[[ Dataset, beginning ]]

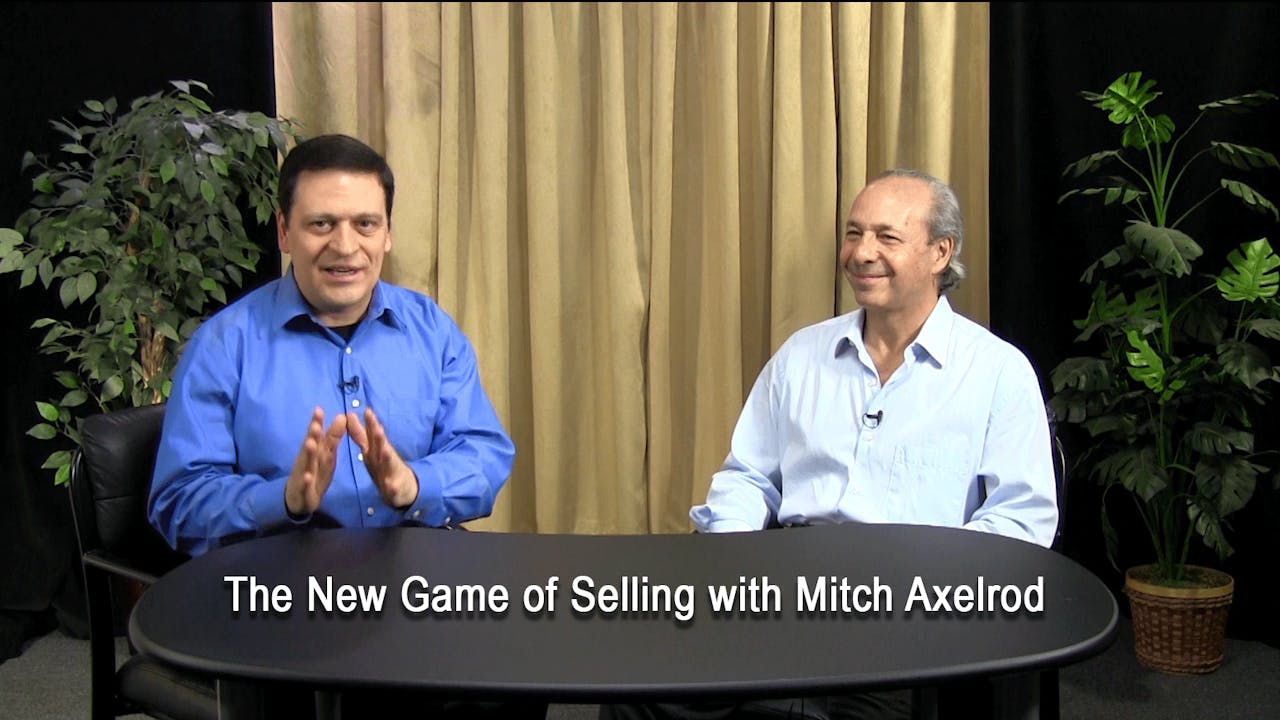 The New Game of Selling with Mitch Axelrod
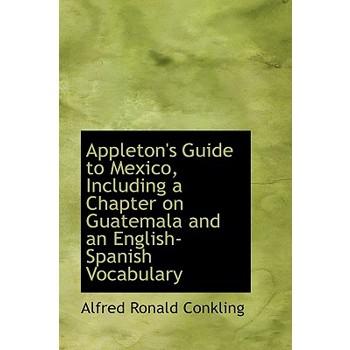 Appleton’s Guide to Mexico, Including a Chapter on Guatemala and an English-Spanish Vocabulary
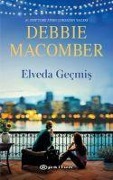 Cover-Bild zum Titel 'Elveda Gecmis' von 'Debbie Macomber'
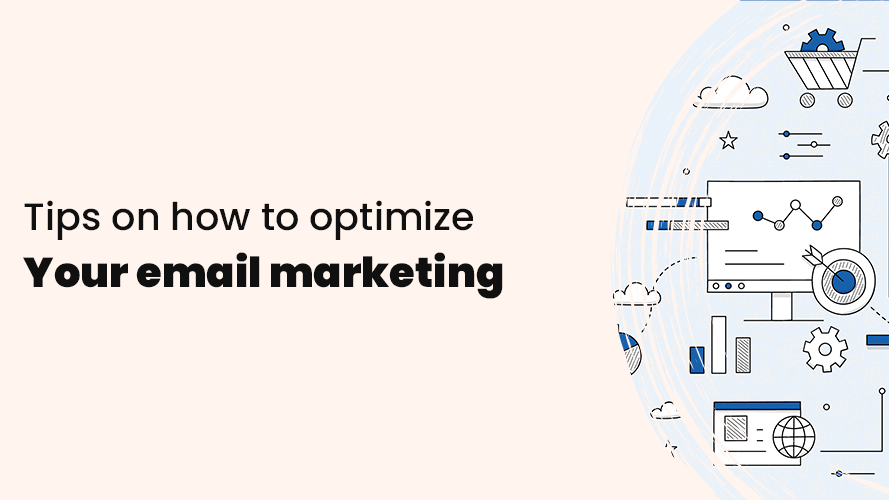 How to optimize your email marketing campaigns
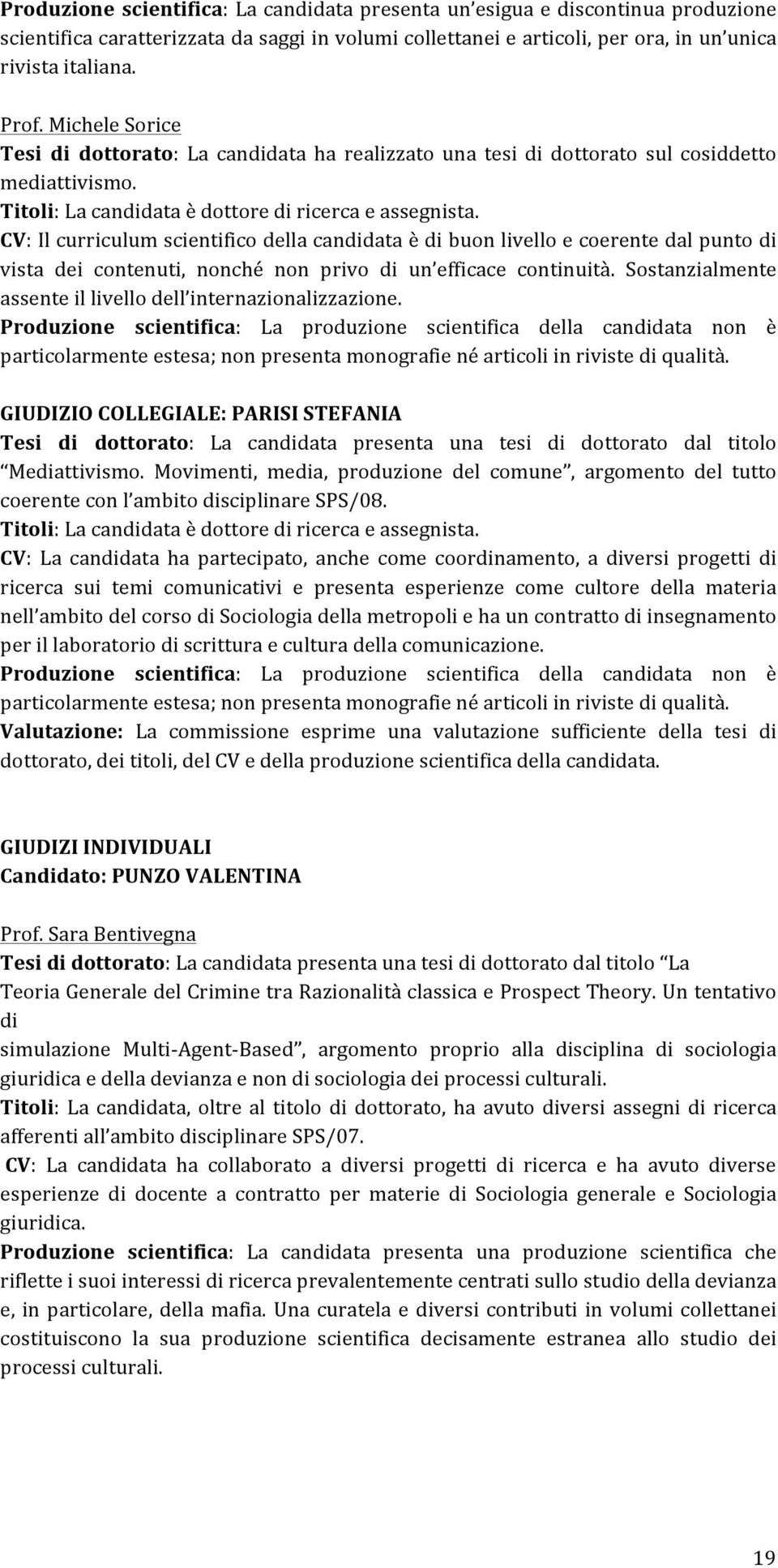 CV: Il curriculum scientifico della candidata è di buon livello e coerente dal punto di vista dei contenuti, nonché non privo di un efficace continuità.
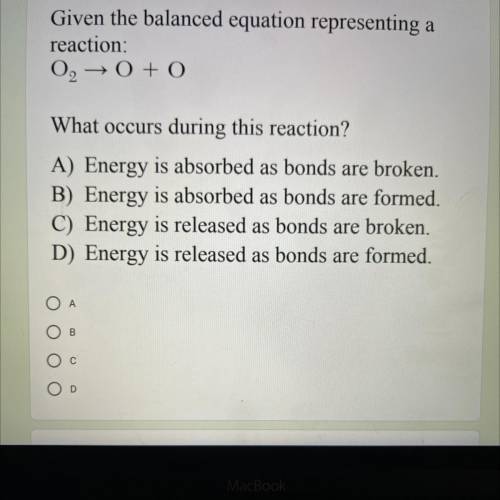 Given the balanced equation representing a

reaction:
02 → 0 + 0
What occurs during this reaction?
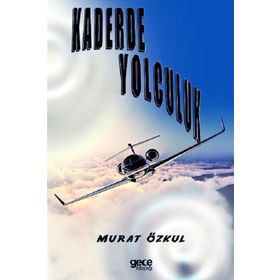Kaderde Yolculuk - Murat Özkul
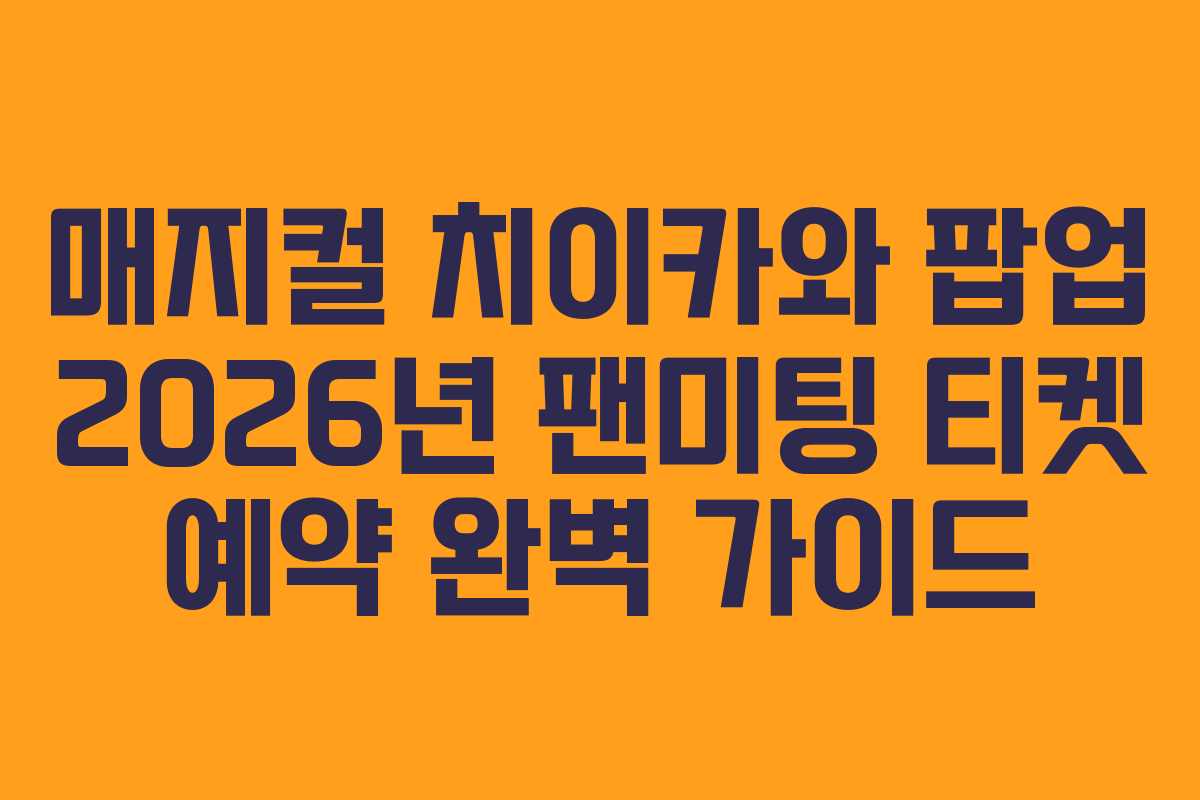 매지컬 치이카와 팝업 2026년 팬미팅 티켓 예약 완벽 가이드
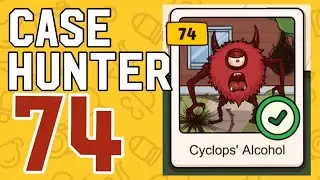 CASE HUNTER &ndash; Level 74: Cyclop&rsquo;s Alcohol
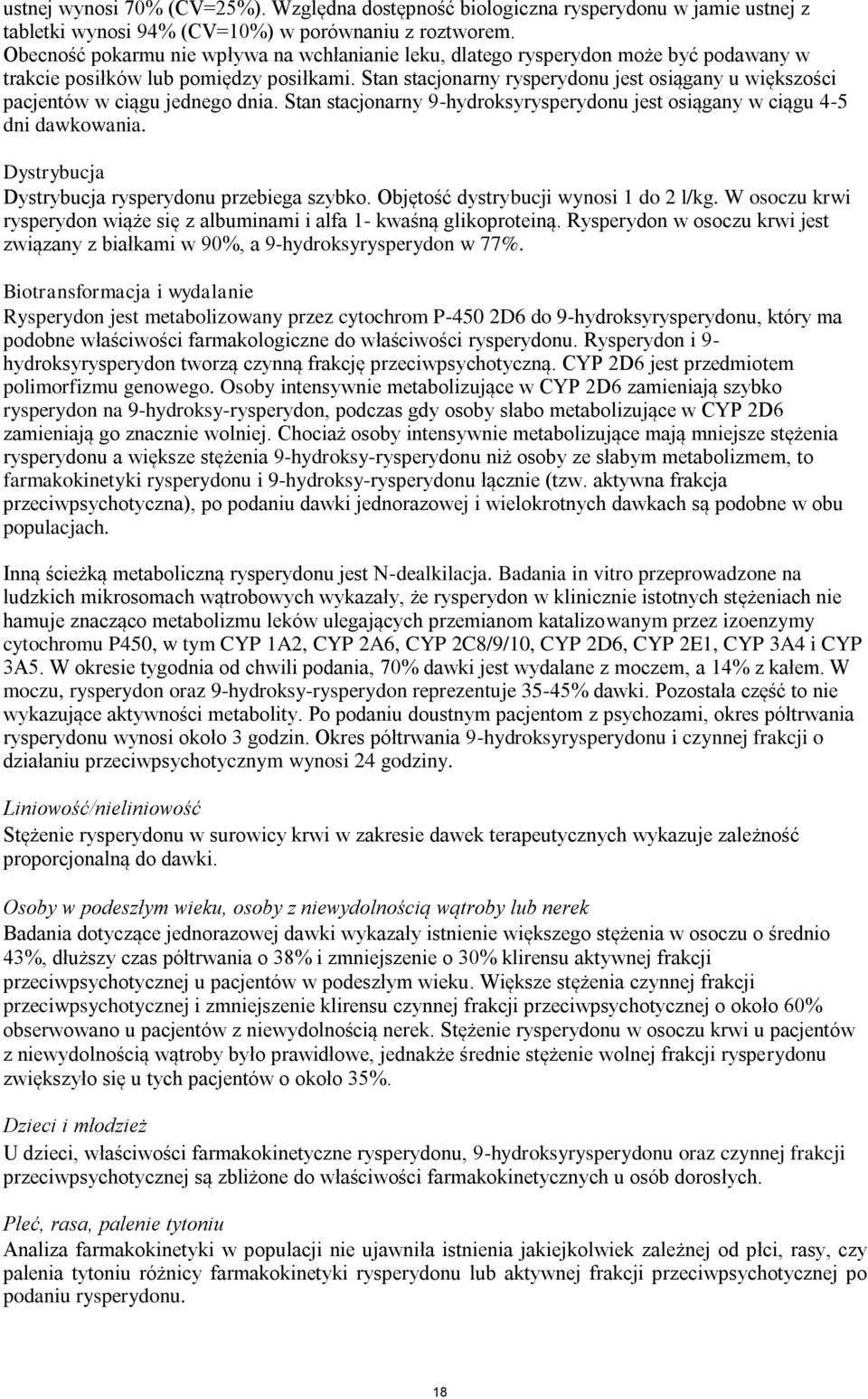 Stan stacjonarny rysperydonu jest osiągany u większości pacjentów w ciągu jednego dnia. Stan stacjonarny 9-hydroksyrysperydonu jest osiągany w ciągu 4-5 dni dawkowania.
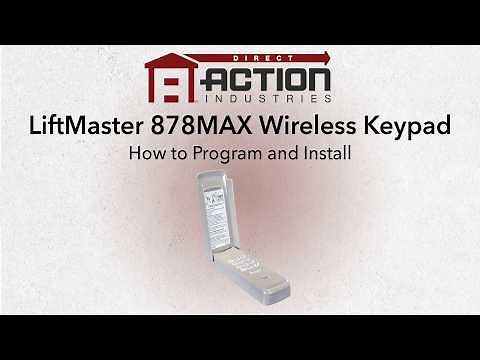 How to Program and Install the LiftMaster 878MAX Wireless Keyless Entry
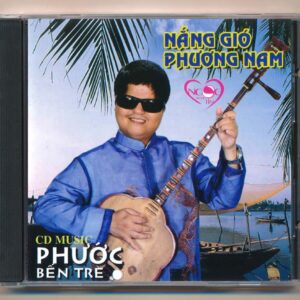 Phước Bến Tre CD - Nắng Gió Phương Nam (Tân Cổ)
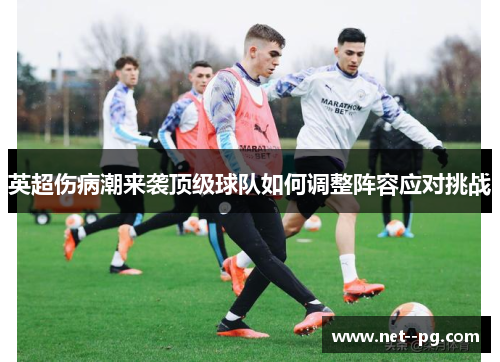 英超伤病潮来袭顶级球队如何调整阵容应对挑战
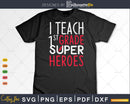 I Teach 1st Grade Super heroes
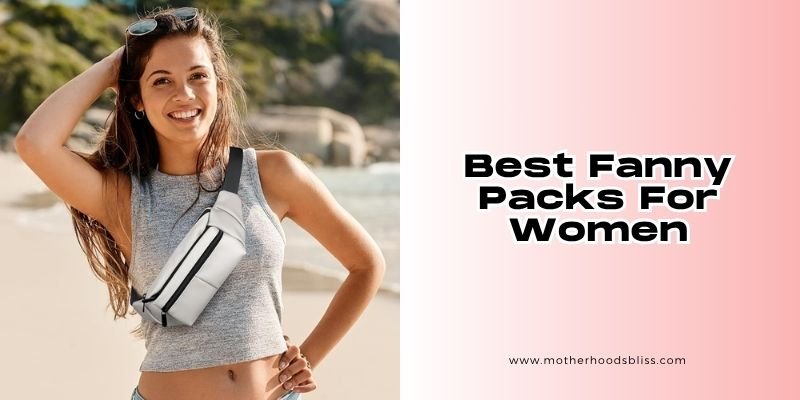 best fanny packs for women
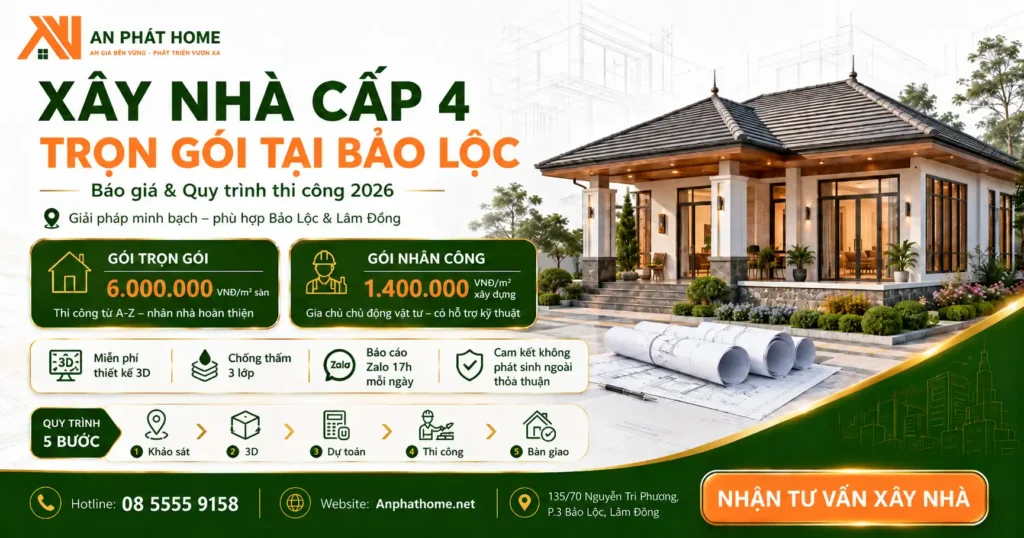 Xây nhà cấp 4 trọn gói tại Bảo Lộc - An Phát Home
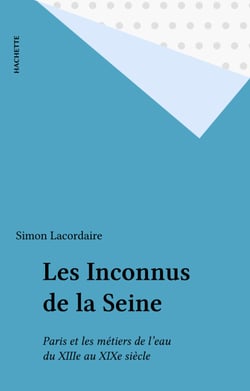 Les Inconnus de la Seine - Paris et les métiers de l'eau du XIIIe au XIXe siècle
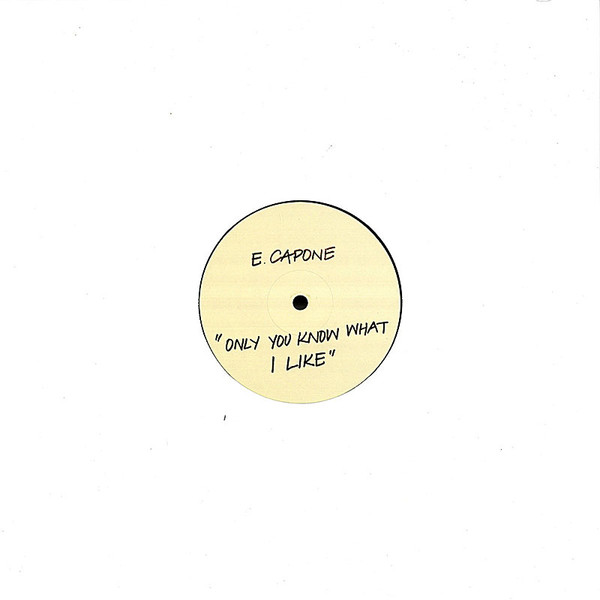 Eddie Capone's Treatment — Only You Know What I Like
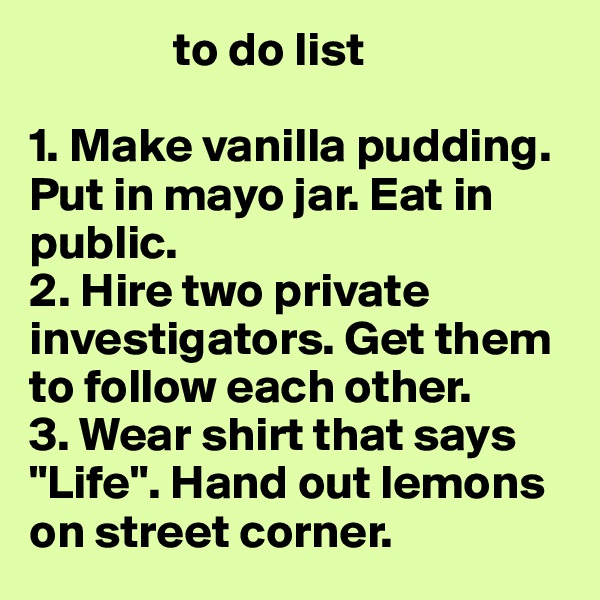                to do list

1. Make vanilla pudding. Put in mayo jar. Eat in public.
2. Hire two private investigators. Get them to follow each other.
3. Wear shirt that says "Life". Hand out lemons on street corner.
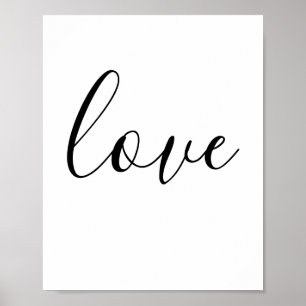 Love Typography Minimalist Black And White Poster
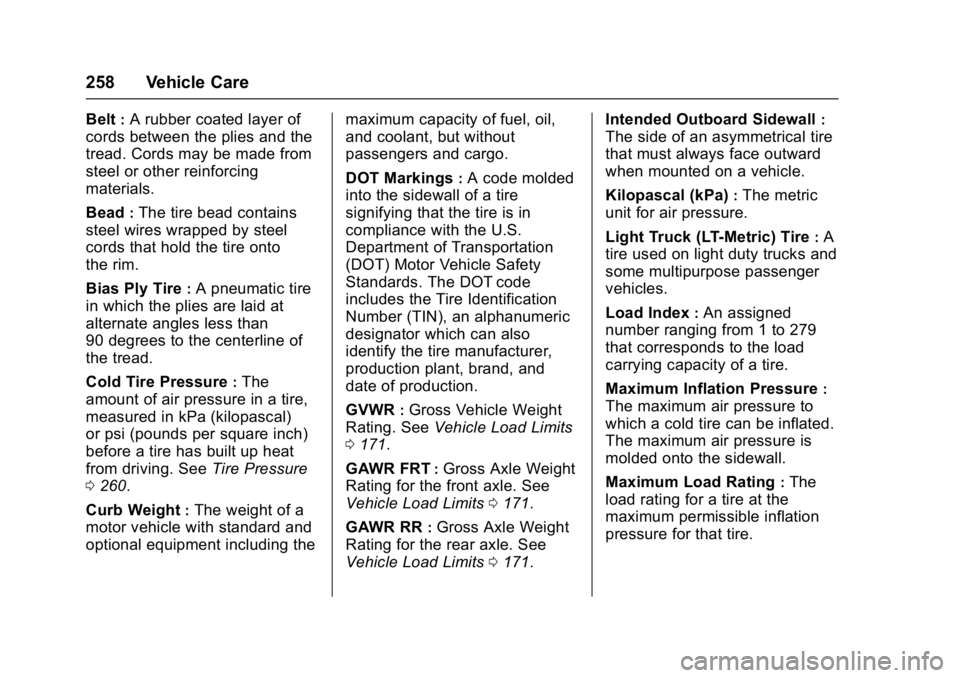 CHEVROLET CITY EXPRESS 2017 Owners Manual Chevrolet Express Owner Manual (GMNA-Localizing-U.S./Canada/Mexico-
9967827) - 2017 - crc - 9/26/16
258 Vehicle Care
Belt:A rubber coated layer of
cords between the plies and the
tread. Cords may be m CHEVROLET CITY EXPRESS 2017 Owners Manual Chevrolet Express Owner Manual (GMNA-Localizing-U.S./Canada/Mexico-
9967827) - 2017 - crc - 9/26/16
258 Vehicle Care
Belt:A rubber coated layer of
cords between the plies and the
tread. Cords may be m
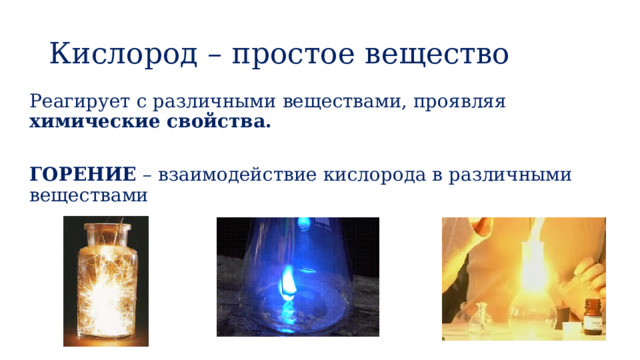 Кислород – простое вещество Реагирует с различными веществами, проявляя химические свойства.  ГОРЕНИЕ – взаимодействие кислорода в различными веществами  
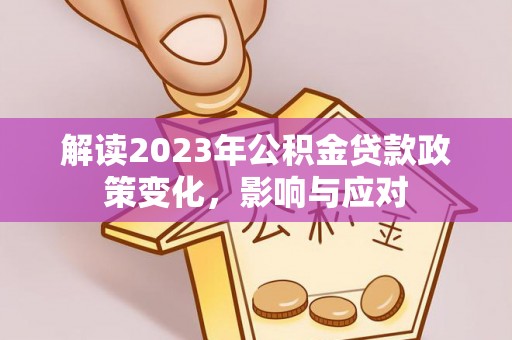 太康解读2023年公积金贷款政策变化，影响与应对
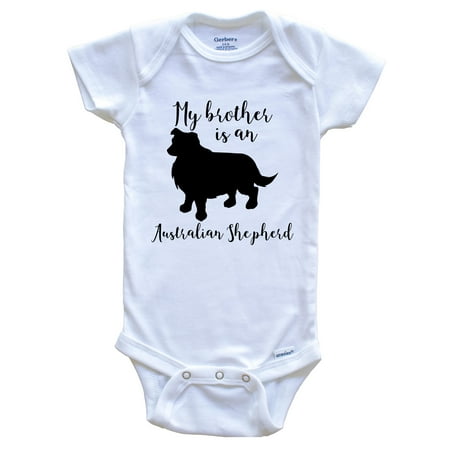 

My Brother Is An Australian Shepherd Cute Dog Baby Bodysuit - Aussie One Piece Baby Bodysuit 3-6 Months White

[[ Dataset, end ]]

Activity →
Between and including the line with "tread. Cords may be m CHEVROLET" and the line with "太康解读2023年公积金贷款政策变化，影响与应对", repeat every line exactly as it appears above, with pictures left out.

Written solution →
tread. Cords may be m CHEVROLET CITY EXPRESS 2017 Owners Manual Chevrolet Express Owner Manual (GMNA-Localizing-U.S./Canada/Mexico-
9967827) - 2017 - crc - 9/26/16
258 Vehicle Care
Belt:A rubber coated layer of
cords between the plies and the
tread. Cords may be m
 Кислород – простое вещество Реагирует с различными веществами, проявляя химические свойства.  ГОРЕНИЕ – взаимодействие кислорода в различными веществами  
 太康解读2023年公积金贷款政策变化，影响与应对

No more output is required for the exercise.